Relocating China’s pig industry could have unintended consequences
Writing in Nature Sustainability (30/9/19) an international group of agriculture and environmental scientists warn that the Chinese Government’s desire to relocate its pig industry from the South, in order to protect water quality could have unintended detrimental consequences.
In 2015 the Chinese Government banned livestock production in some regions to control surface water pollution near vulnerable water bodies. This has reduced the availability of pork at a period when consumption is forecast to increase from 690 to 1,000 million head per year between 2018-50.
It is expected that pig production will move to southwest and northeast provinces, where more land is available for pig production. But the scientists warn that this could cause the transfer of pollution to new regions, where there are large areas of forest and fragile natural grasslands. The authors raise concerns that the appropriate technologies may not also be transferred to the new production areas due to lack of investment and incentives. They suggest that costs to the citizens from air pollution would balance out any profit from pig production.
The authors conclude:
“We must consider the multiple risks to the environment, including surface water pollution, air pollution, soil degradation and threats to human health, but crucially also the risks associated with long-distance transport of livestock, including the spread of animal diseases.”

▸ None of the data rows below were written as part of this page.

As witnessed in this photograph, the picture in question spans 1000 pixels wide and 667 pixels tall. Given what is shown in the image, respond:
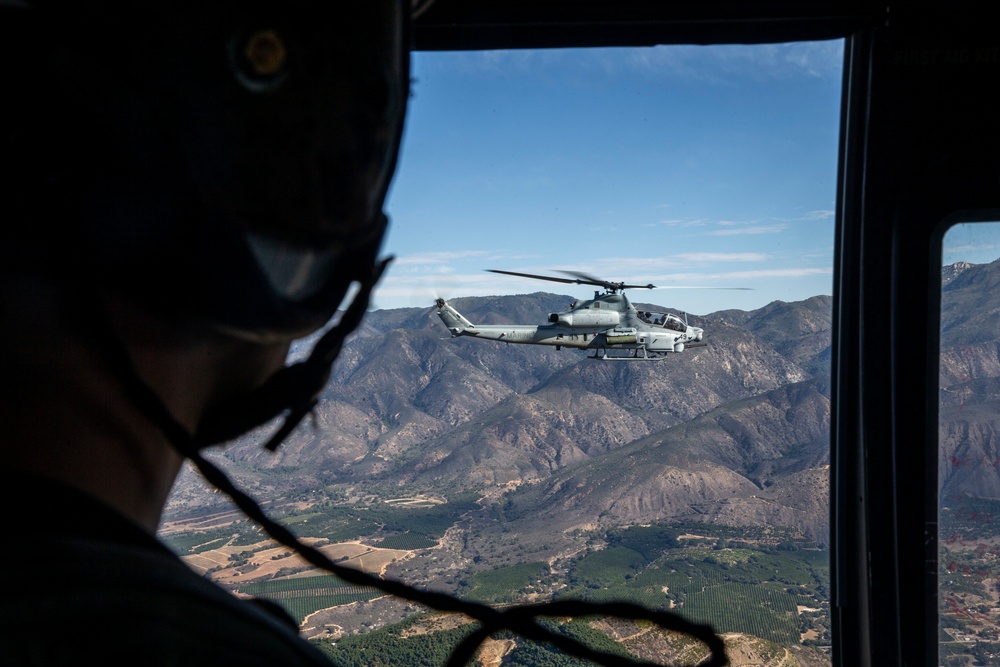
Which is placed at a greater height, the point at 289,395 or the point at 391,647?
the point at 289,395

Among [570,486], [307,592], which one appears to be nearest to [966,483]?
[307,592]

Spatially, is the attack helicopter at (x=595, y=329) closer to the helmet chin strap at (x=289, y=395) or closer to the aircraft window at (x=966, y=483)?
the aircraft window at (x=966, y=483)

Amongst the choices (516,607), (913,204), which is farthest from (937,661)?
(516,607)

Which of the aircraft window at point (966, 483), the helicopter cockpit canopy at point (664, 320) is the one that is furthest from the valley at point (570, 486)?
the helicopter cockpit canopy at point (664, 320)

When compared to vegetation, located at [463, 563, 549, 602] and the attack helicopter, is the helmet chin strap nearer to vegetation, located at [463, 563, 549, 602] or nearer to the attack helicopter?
vegetation, located at [463, 563, 549, 602]

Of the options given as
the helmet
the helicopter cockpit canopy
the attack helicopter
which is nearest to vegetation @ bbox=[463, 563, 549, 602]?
the helmet

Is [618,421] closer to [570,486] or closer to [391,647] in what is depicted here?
[570,486]
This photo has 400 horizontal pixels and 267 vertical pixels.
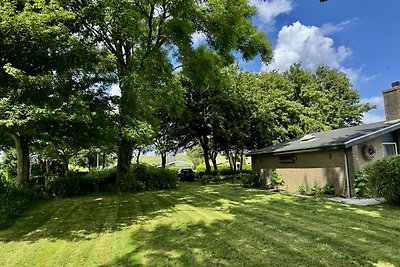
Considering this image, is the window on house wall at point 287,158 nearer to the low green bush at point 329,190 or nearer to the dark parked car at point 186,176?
the low green bush at point 329,190

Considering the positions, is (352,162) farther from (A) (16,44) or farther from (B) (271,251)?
(A) (16,44)

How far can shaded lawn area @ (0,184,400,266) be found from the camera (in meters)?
5.32

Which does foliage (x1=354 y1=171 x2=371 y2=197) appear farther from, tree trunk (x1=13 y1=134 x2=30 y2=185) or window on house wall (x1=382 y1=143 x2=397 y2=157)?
tree trunk (x1=13 y1=134 x2=30 y2=185)

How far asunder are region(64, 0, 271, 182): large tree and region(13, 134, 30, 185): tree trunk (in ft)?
14.3

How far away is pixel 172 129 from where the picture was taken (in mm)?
27344

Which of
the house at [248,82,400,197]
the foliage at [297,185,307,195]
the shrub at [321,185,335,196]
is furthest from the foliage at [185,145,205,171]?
the shrub at [321,185,335,196]

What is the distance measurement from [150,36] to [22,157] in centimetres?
849

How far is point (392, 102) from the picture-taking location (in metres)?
13.8

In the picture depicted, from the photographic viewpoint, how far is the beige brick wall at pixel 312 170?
12844 millimetres

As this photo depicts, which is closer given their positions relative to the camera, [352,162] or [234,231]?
[234,231]

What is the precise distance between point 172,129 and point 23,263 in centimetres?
2205

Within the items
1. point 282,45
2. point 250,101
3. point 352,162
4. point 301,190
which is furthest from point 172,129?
point 352,162

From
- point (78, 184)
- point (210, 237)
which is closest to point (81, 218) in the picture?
point (210, 237)

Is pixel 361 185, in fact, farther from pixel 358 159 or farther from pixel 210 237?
pixel 210 237
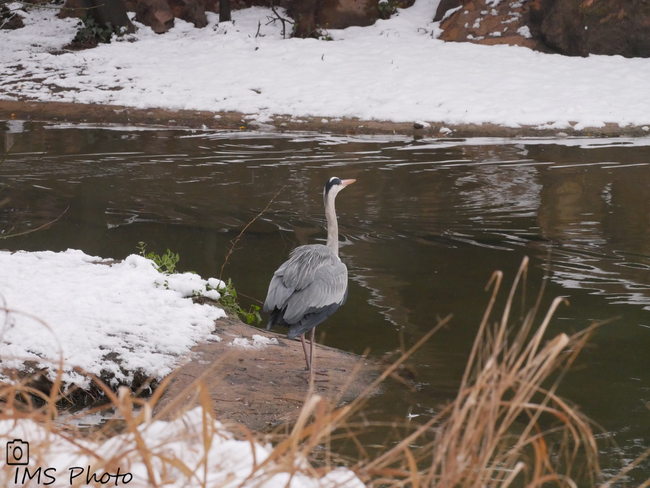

Dave Chadwick, one of the co-authors Professor of Sustainable Land Use Systems at Bangor University, also co-leads a new research group in the Interdisciplinary Research Centre for Agriculture Green Development in the Yangtze River Basin, in Southwest University (Chongqing, China). He added:
“Whilst there is an urgent need to relocate pigs from southern provinces to protect vulnerable watercourses, the new potential development regions have large areas of forests and fragile natural grasslands that would suffer from nitrogen deposition and diffuse water pollution from the new facilities. Investments and incentives for technology to manage manure and minimize ammonia emission don’t appear to have followed the new production systems in these areas. So, whilst this policy may seem attractive in the first instance, including boosting the economy of these less-developed regions, the wider costs of this transition have not been considered fully. We recommend that these unintended consequences could be addressed through improved spatial planning, adopting strategies to properly allocate manure to local cropping systems, and promotion of pollution mitigation technologies”.
The paper’s lead authors are Zhaohai Bai, from Center for Agricultural Resources Research CAS, and Shuqin Jin from Research Center for Rural Economy MOARA. Other contributors are Dr David Chadwick, Bangor University; Yan Wu, Nanjing Audit University; Erasmus zu Ermgassen, U C Louvain, Belgium; Oene Oenema, Wageningen University, The Netherlands; Luis Lassaletta, Universidad Politécnica de Madrid, Gerard Velthof, Wageningen Environmental Research; Jun Zhao and Lin Ma of The Chinese Academy of Sciences.